Abstract P198: High Glucose Degrades (PRO) Renin Receptor by Autophagy and Ubiquitin Proteasome System in Inner Medullary Collecting Duct Cells

Abstract

Previously we reported high glucose (HG) regulation of PRR expression in the kidney. However, in contrast to the observed increase in PRR expression in mesangial cells and podocytes, its expression decreased in distal tubules in response to HG. We hypothesize that HG degrades PRR through autophagy and ubiquitin proteasome system in inner medullary collecting duct cells. Mouse inner medullary collecting duct cells (mIMCDs) were cultured for 3 days in normal glucose (NG, 5 mmol/L) or HG (25 mmol/L). The mRNA and protein expressions of PRR were evaluated in response to HG alone and in presence of the proteasome inhibitor, MG-132 (10 mM) during the HG exposure.
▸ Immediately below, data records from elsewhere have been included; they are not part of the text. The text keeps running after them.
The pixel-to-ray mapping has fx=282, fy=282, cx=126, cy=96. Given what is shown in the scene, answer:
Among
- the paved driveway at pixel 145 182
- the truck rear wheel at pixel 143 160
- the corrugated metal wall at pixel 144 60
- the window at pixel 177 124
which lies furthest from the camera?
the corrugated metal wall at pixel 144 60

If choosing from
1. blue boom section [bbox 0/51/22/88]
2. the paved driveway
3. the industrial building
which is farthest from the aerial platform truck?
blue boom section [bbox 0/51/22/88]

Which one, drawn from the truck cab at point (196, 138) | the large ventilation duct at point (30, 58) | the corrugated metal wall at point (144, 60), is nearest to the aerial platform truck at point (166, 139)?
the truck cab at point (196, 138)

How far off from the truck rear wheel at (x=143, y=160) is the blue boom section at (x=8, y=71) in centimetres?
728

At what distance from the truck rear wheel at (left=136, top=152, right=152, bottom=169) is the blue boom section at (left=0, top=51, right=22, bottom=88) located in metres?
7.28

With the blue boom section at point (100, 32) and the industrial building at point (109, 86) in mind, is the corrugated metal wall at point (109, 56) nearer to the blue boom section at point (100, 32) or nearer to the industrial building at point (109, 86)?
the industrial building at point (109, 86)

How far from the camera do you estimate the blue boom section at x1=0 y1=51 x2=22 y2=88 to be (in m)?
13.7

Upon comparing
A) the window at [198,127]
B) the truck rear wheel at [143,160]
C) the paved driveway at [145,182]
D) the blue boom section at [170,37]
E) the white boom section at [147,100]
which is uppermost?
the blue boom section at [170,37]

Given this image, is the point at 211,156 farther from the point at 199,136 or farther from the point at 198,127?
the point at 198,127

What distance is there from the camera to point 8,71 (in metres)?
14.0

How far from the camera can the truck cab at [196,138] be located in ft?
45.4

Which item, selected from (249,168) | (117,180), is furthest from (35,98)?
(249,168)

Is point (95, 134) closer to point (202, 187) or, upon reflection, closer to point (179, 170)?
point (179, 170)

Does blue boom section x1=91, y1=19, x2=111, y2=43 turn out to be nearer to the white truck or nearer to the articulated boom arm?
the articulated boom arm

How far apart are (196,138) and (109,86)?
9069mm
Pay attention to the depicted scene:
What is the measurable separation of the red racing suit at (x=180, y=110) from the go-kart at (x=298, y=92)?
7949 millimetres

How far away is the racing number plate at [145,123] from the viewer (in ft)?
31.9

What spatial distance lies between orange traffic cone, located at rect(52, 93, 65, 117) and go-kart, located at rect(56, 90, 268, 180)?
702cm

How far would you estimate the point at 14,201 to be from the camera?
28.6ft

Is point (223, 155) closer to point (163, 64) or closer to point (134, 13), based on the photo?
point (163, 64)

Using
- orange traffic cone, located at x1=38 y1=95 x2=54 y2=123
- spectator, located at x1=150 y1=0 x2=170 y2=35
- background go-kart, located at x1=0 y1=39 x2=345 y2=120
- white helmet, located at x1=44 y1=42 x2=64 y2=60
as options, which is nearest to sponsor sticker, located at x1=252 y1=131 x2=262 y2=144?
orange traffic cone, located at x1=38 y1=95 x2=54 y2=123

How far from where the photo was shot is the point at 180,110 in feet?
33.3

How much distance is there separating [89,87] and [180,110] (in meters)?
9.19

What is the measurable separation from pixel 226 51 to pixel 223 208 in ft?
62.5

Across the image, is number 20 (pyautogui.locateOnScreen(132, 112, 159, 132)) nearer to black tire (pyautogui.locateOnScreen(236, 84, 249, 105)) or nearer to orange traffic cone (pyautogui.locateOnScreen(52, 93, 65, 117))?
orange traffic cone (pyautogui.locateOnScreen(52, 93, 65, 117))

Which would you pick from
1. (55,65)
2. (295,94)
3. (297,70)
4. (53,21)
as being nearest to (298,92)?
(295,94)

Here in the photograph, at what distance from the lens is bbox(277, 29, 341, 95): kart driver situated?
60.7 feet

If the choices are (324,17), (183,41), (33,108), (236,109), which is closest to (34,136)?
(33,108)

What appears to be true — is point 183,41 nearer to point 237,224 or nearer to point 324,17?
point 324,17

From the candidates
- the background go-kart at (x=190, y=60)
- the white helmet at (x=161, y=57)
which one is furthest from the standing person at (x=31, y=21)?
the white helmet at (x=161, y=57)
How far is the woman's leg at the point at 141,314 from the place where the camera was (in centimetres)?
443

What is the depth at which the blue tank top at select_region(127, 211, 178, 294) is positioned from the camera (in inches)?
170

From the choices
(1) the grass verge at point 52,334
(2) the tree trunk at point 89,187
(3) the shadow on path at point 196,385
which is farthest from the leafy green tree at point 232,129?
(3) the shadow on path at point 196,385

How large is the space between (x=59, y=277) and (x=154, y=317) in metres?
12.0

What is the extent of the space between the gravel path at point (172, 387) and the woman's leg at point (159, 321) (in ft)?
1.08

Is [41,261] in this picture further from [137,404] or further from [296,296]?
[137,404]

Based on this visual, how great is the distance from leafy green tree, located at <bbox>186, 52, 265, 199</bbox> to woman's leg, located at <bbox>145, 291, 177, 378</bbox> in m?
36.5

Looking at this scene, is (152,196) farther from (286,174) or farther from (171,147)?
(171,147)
In addition, we monitored protein expressions of PRR and the autophagy activity markers, LC3-II and p62, in response to the autophagy inhibitor, bafilomycin A1 (160 nM). HG significantly increased PRR mRNA level after HG treatment (28% vs NG, P<0.05). In contrast, PRR protein expression was significantly decreased (31% vs NG, P<0.05). Pretreatment of MG-132 for 4 hours increased PRR expression after 3 days HG exposure (66% vs HG, P<0.05). Similarly, HG decreased LC3-II and p62 at 3 days of HG exposure (66% and 50% respectively, P<0.05). Bafilomycin A1 pretreatment for 2 hours attenuated the HG induced reduction in PRR protein and increased the expression of LC3-II and p62 (250% and 71% respectively, P<0.05). We conclude that HG degrades mIMCDs PRR protein via increased autophagy and ubiquitin-proteasome activity.